Больного смотрел Женя Тройнин, длиннорукий, тощий, горбоносый. Бывший институтский баскетболист — метр девяносто пять роста. Не оборачиваясь, он помахал Волкову рукой.
Волков любит эту бригаду — часто дежурят вместе, сработались. Да и они, кажется, любят Волкова.
— Послушай, Юра, — сказал Тройнин.
Больному лет семнадцать. Был он бледен и слегка возбужден, а на щеках его и под носом золотился пушок. Волков послушал его легкие, сердце.
— В легких тупость, — сказал он. — Думаю, что это кровь в легких.
— Это ясно, — сказал Женя Тройнин. — Что ты в сердце-то слышишь? Сердце-то цело?

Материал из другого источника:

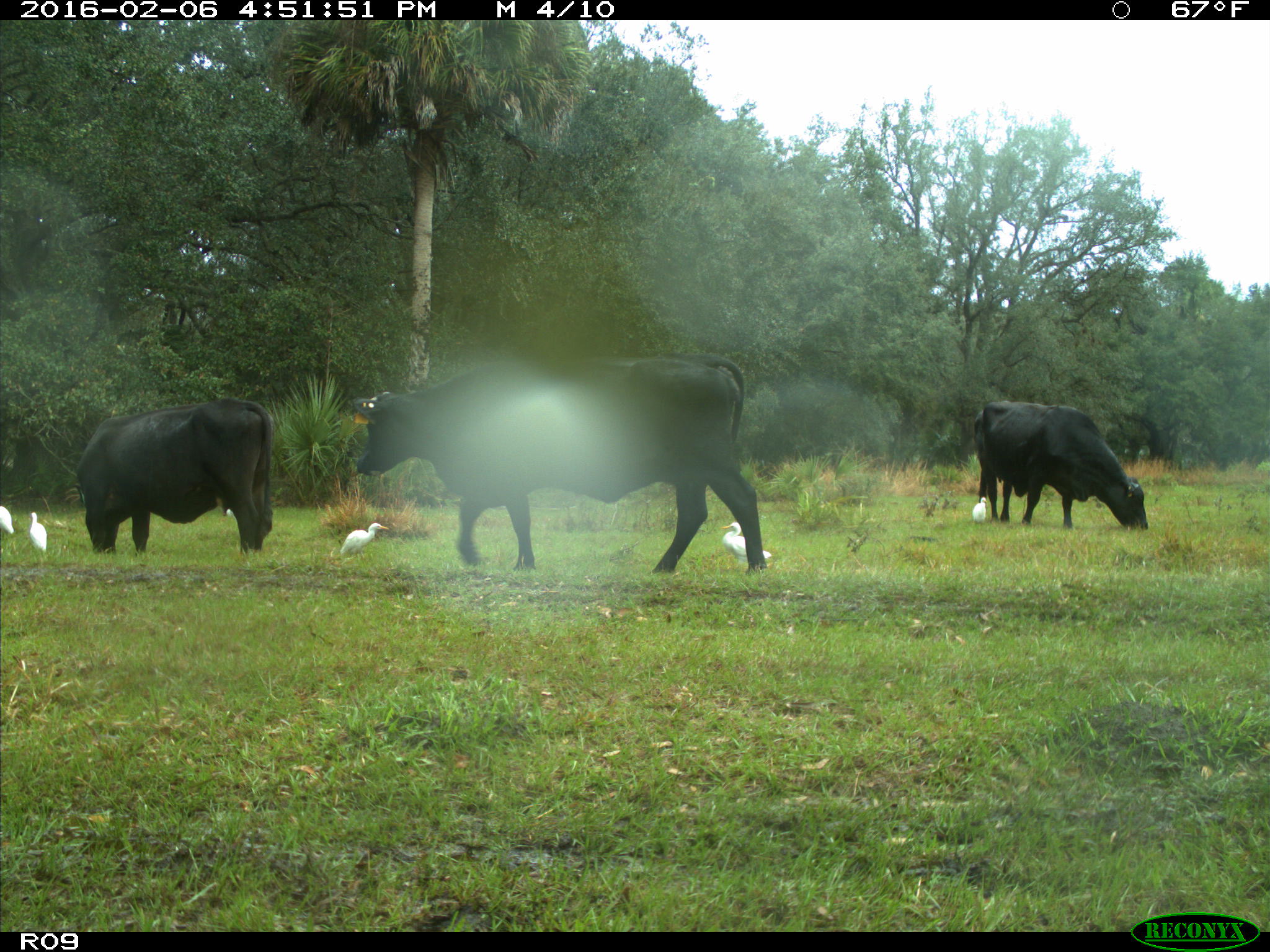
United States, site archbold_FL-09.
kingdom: Animalia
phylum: Chordata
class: Mammalia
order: Artiodactyla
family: Bovidae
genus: Bos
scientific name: Bos taurus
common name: domestic cow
Bos taurus (domestic cow).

— Очень глухие тоны. Надо делать электрокардиограмму.
— Значит, делай.
Сделал.
— Очень низкий вольтаж, — сказал Волков. — Надо сделать рентгенограмму грудной клетки.
Сделали рентгенограмму.
— Да, похоже, что есть кровь и в сердечной сумке, — сказал Волков. — Думаю, что надо срочно оперировать.
— Но, Юра, — сказал Тройнин и внимательно посмотрел ему в глаза, — ведь это же надо делать операцию на сердце.
Волков выдержал его взгляд.
— Значит, надо делать операцию на сердце, — твердо сказал он.
Просторный холодный вестибюль тускло освещен. В углу на стуле сидела женщина. Увидев Волкова, она порывисто встала. Сухощавая, прямая, с тонкими сжатыми губами. Чернели провалы глаз — она сидела всю ночь. Слез не было.
— Вы дежурный терапевт? — спросила женщина. — Как мой муж? Его привезли ночью.
— У него инфаркт миокарда, — ответил Волков. — Он в тяжелом состоянии. Ничего определенного сказать не могу. Будем надеяться на лучшее.
— Я могу к нему пройти?
— Нет. Сейчас ему нужнее я, чем вы. Думаю, все будет хорошо. — И Волков быстро пошел по лестнице.
Состояние больного было прежним. Может быть, пульс стал пореже, может быть, землистость начала сходить с лица. Но все это так зыбко, неясно. Ждать и ждать. Ждать терпеливо, неспешно, без лишней суеты. Ждать и делать свое дело.
Перед Волковым история болезни, и он делает первые записи в ней.